Кроме того, организуя наступление, Керенский наконец увидел себя вынужденным убрать с поста Верховного главнокомандующего одиозного царского генерала Алексеева. Некогда мы видели, как принял революцию этот генерал в своем приказе 3 марта. И после он неоднократно проявлял свою физиономию. Теперь же, когда он в разгар агитации Керенского откровенно бросил по адресу официальной правительственной формулы мира свою «утопическую фразу», возбуждение солдатских умов стало угрожающим. Генералу Алексееву стали посвящаться специальные солдатские митинги. Все дело наступления могло сорваться на недоверии и ненависти к верховному вождю. И Временное правительство принесло эту жертву. Но, боже, как это было сделано! Наглое, откровенное, циничное третирование демократии, быть может, не проявилось ни в чем так ярко, как в этой отставке. В заседании Совета 22 мая в ответ на обвинения слева Керенский очень эффективно объявил о смене главнокомандующего. В политических мотивах отставки, казалось бы, не могло остаться никаких сомнений: Керенский защищался этой отставкой, будучи приперт к стене. А 26-го числа Временное правительство, с мала до велика, подписало Алексееву «рескрипт», который состоял из превознесения заслуг доблестного генерала и сожалений об его уходе. «Уход» же Алексеева приписывался отнюдь не политическим, а чисто личным мотивам – «естественной усталости»… Да, буржуазные министры, а равно и пославшие их, видимо, чувствовали, что их руки развязаны – пока Чернову и Церетели послушен Совет. Недаром тогда же, в мае месяце, началась и исподволь ширилась кампания… против Советов вообще.

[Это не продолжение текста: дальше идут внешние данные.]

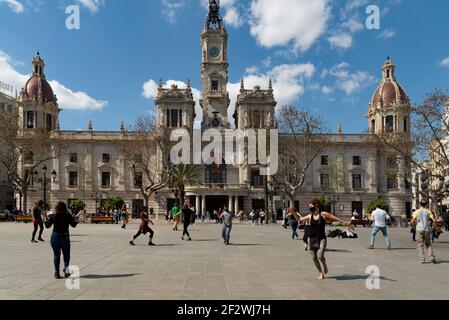 Valence, Espagne. 13 mars 2021. Les personnes portant des masques de visage dansent sur la place de l'hôtel de ville.tous les Fallas Act ont été suspendus en permanence en raison de la situation sanitaire causée par Covid19. Pour se souvenir de l'esprit des Fallas pendant la semaine suivante, un chaudron a été allumé comme un rappel sur la place de l'hôtel de ville de Valence. Crédit : SOPA Images Limited/Alamy Live News Banque D'Images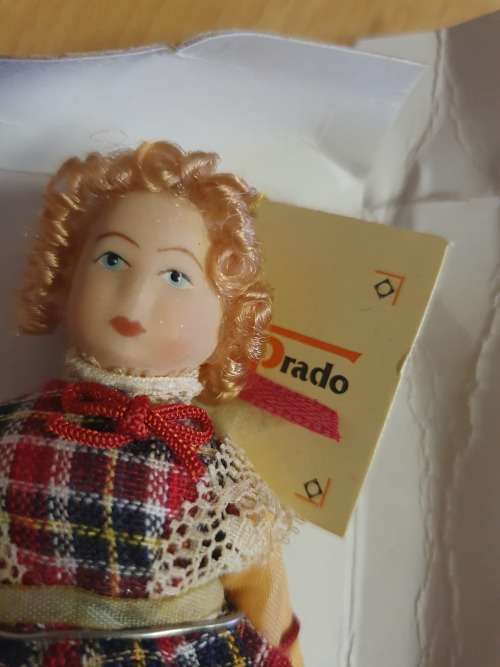 Del Prado Miniature Girl Doll Figurine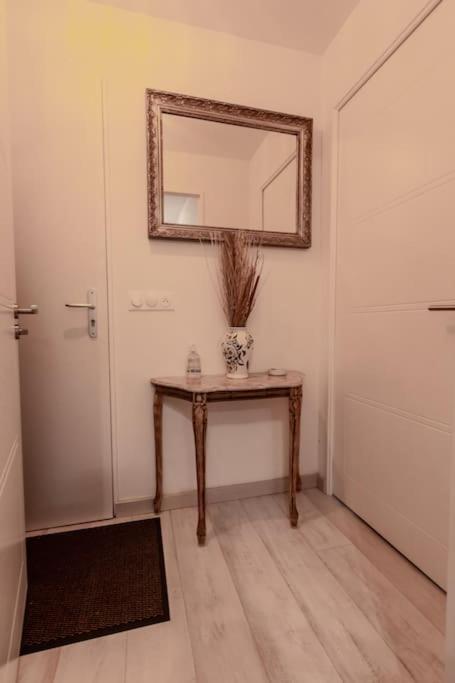 Forest Chic : Maison San Marina Apartment Parmain Ngoại thất bức ảnh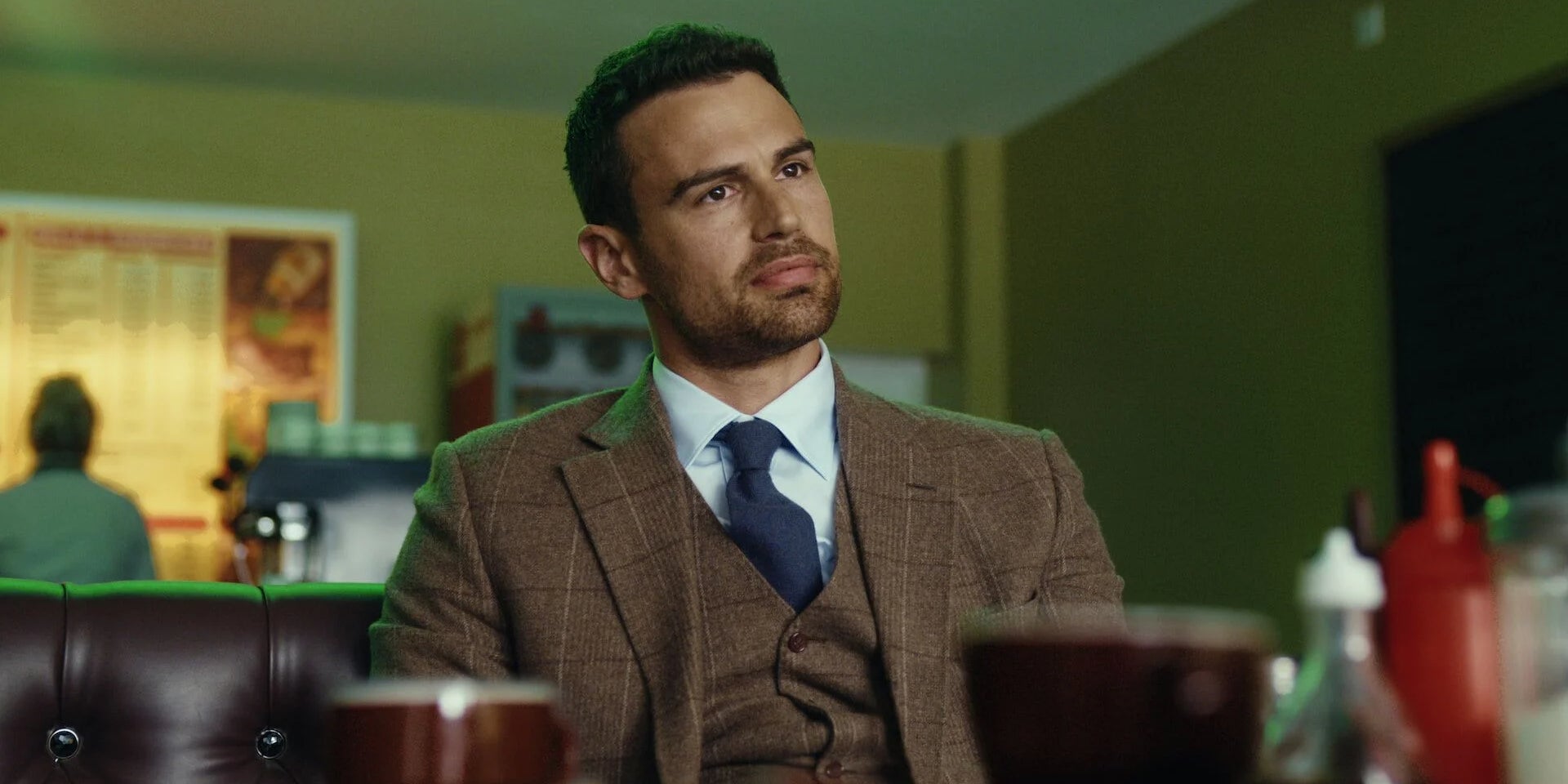 Theo James dans la série "The Gentlemen" sur Netflix.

Одним словом, коалиция быстро, ярко и всесторонне показала себя в качестве глубоко реакционного фактора. Это была коалиция против революции. Ее конечная цель в каких-нибудь две-три недели определилась как ликвидация мартовских завоеваний, как буржуазная диктатура. Конечно, коалиция была тем опаснее, чем была прочнее. Поскольку она опиралась на большинство Совета, она казалась крайне прочной. Политика ее казалась незыблемой, а положение безысходным. Революция стремительно катилась под уклон.

Но – все это была только одна сторона дела, лицевая, парадная, официальная. А у всякой поверхности есть недра, у лица есть изнанка. У всякой медали есть обратная сторона. Взглянем теперь на то, что в условиях, в рамках, на фоне коалиционной политики происходило в это время в стране. Взглянем на обратную сторону той же самой медали.